Three paradigms redefining AI product management
By Maksim Ovsyannikov, Chief Product Officer, SugarCRM
Product management has fundamentally shifted in the AI era. For two decades, enterprise roadmaps were built around platforms, workflows and automation. The job of the product leader was to decide what features to build and when to deliver them.
AI has changed the game. The new question is: How can what you deliver become better with AI? And not just because it has AI incorporated in it, but because AI itself makes the outcome better.
This shift introduces three paradigms that distinguish forward-thinking product organizations from those locked in legacy thinking.
1. It’s all about a new interaction paradigm! I call it “AI instead of UI”
Traditional product management catalogs features. AI product management redefines interaction paradigms.
Take analytics. In the past, we built dashboards and reports. Users had to locate the right report, share it across teams, and rebuild it when the business environment shifted.
Today, we deliver conversational analytics. A user, in this case a seller, simply asks: “What opportunities should I prioritize today?” and receives an answer enriched with context. The AI adapts automatically as conditions evolve – no manual reconfiguration required.
This paradigm extends beyond analytics. Every feature becomes conversational. Every workflow becomes intelligent. Every interaction becomes adaptive. Do you have an enterprise software vendor that showcases their ability to build dashboards? Tell them that’s so old school 🙂
2. When building AI, focus on your proprietary models, not just API integrations
Many vendors embed third-party AI and call it innovation. They layer ChatGPT on top of their product, generate account summaries, and present it as transformation. No wonder that numerous recent studies, among them the latest from MIT, say that most AI in enterprise is a waste of money with no real outcomes.
Real enterprise AI product management requires building proprietary models that are specific to customer data and outcomes. These models understand use-case-specific and industry-specific challenges – they are still LLMs but they understand the domain itself.

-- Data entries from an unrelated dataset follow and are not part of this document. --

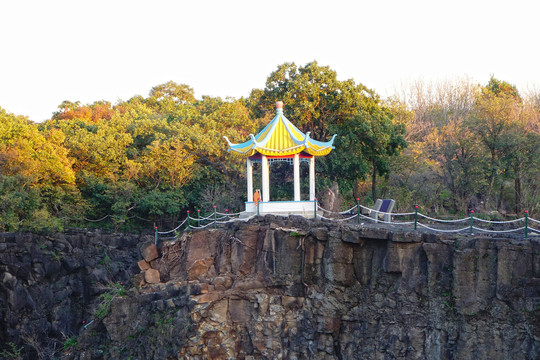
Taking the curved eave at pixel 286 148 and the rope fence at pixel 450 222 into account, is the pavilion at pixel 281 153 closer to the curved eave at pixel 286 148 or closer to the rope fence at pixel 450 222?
the curved eave at pixel 286 148

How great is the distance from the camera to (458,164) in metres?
22.2

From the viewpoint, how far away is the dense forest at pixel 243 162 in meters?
→ 21.6

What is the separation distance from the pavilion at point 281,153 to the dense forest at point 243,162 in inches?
159

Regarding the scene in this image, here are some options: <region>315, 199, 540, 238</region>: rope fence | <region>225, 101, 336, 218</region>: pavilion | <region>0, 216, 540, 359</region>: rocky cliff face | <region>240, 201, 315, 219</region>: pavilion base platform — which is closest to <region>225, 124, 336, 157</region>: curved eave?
<region>225, 101, 336, 218</region>: pavilion

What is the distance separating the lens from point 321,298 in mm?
15195

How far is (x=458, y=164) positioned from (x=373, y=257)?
911 centimetres

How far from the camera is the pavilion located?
18.2 m

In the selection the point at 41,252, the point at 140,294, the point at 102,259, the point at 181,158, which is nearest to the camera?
the point at 140,294

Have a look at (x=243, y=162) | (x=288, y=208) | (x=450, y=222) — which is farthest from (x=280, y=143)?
(x=243, y=162)

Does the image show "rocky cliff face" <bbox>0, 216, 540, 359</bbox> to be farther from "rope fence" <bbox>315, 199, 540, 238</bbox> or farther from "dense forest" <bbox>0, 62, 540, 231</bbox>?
"dense forest" <bbox>0, 62, 540, 231</bbox>

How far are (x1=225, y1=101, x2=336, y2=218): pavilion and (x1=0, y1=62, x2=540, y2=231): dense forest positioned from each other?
13.2ft

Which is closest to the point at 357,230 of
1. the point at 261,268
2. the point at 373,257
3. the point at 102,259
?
the point at 373,257

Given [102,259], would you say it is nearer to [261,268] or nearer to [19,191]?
[19,191]

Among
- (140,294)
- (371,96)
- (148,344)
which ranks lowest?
(148,344)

A simple GPT plugin doesn’t.
Large language model augmentation becomes a skill that is required to achieve real results with enterprise AI. Enriching LLMs with context is something only you can do – after all you know your customers and the problems your company is trying to solve best.
Don’t plug and play with AI, because it will plug and play with you!

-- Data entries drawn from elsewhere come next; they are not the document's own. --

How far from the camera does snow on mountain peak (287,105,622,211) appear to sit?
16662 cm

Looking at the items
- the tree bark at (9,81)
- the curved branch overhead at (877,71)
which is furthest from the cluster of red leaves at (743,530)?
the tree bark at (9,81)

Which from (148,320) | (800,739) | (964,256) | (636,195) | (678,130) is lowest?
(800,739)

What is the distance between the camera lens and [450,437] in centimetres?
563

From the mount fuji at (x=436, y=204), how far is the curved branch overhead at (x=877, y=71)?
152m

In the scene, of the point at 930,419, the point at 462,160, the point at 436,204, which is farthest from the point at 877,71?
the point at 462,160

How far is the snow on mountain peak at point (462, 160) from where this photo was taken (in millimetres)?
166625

3. Make pricing a competitive advantage
AI pricing is no longer a back-office issue – it is a real product management challenge. And I am not talking about the price itself, I am talking about how it is priced.
Let me cut to the chase – token-based models create barriers to adoption: users hesitate to engage with features that might spike costs, while finance teams struggle to forecast expenses. In simpler terms, nobody understands it, and as a result this approach causes significant adoption challenges.
My advice is simple – just remove these barriers. If the new value proposition for enterprise software is heavily focused on AI, then it would seem that AI has to be the core of what you are buying in the beginning. So basically, you can’t sell me your product and then sell me tokens of AI value on top of it. That makes no sense in today’s enterprise world. Instead, embed AI as core functionality, package it transparently, and encourage frequent usage.
Predictable pricing enables economic buyer confidence, and confidence accelerates adoption.
Beyond features: Redefining the role of product management
These three paradigms point to a larger shift: AI is not simply another feature set – it is a new foundation for how enterprise software is conceived, built, and consumed. If you are building AI features, you need to take a 180-degree turn. Your product should be AI, and around it you might need to build some features that are not specifically AI. Force yourself to think this way.
Companies that thrive in this new era will be those that embrace these paradigms fully – designing for adaptive experiences, investing in proprietary intelligence, and making AI accessible through transparent business models.
The challenge is clear, but so is the opportunity. Product leaders who act decisively today are not just improving their platforms. They are setting the standard for what enterprise software will look like for the next decade.